Читаем Время вспять полностью

Писание книги «Принципы ядерного магнетизма» разбудило страсть, которая меня никогда совсем не покидала: учить людей. Я сказал раньше, что чувствовал себя способным объяснить все, что понимал. Мне казалось, что я понимал все больше и больше интересных вещей, и мне хотелось объяснять их другим. Не приняв предложения профессуры в Филадельфии, которое, я должен признаться, помогло мне укрепить независимость моей лаборатории, я отказался от преподавания и теперь сожалел об этом. Дорога в университет Франции была для меня закрыта.

(Стоит заметить, что я сказал не французские университеты, а университет Франции, т. е. фактически одно монолитное учреждение с подразделениями в разных городах, а не, как в Англии, Америке, Германии, различные, независимые, конкурирующие между собой заведения высшего образования. Все французские университеты считались равными во всем, что касалось устава, дипломов, окладов, профессоров и студентов. За последние тридцать лет много говорили о необходимости это изменить. Говорят и теперь. Кое-что меняется, но страшно медленно.

Нужно ли пояснять, что университет Франции не признавал иностранных докторских дипломов, будь они из Оксфорда, как у меня, или из Патагонии. В сорок три года у меня не было ни времени, ни охоты писать диссертацию под чьим-либо руководством. Теперь я хотел иметь учеников, а не руководителя, которого я когда-то тщетно искал столько лет.
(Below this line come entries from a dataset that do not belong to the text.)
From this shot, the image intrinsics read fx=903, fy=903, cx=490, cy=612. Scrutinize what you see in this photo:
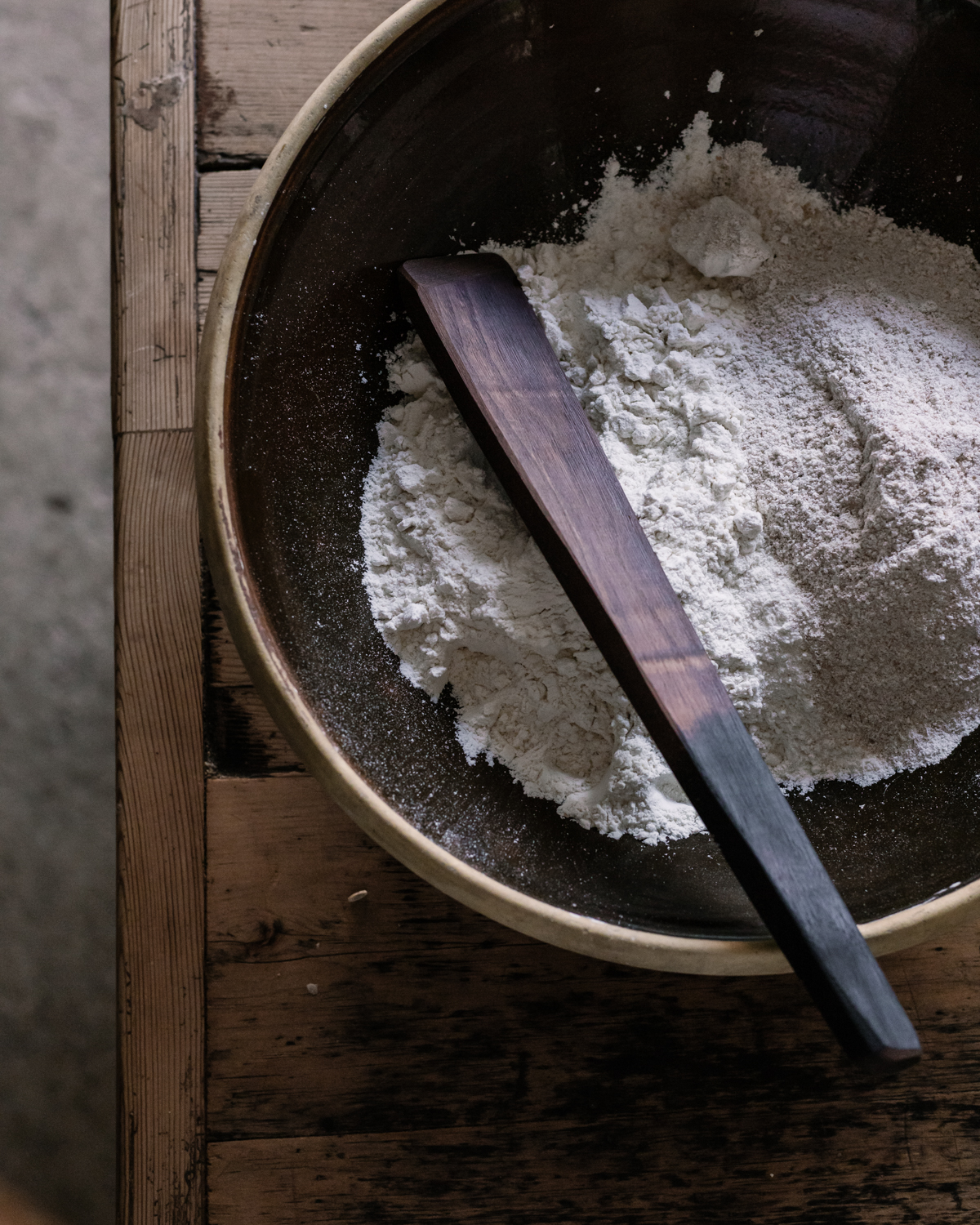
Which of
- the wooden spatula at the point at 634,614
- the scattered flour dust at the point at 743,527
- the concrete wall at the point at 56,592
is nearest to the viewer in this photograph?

Профессор Альфред Кастлер (впоследствии Нобелевский лауреат) посоветовал мне попробовать себя в Коллеж де Франс (к которому он сам не принадлежал). Я постараюсь объяснить, что представляет собой это учреждение, которое я считаю уникальным не только во Франции, но и во всем мире. Из прежних тамошних профессоров физики я знал Ланжевена, Бриллэна и Жолио. Не метил ли я слишком высоко? Правда, там был тогда профессором физики и Фрэнсис Перрен, слегка менее внушительная личность, и я мог ожидать от него поддержки моей кандидатуры. Я себя спрашиваю, кто даже во Франции знает, какие требуются дипломы от кандидата на кафедру в Коллеж де Франс. Ответ простой: никакие. Конечно, никакого диплома не выдается и студентам или, как мы их зовем, «слушателям». В нашей стране, где нужен диплом, чтобы стать почтальоном или кондуктором, не говоря уже о профессоре университета, это замечательное исключение. Оно объясняется историей Коллеж де Франс.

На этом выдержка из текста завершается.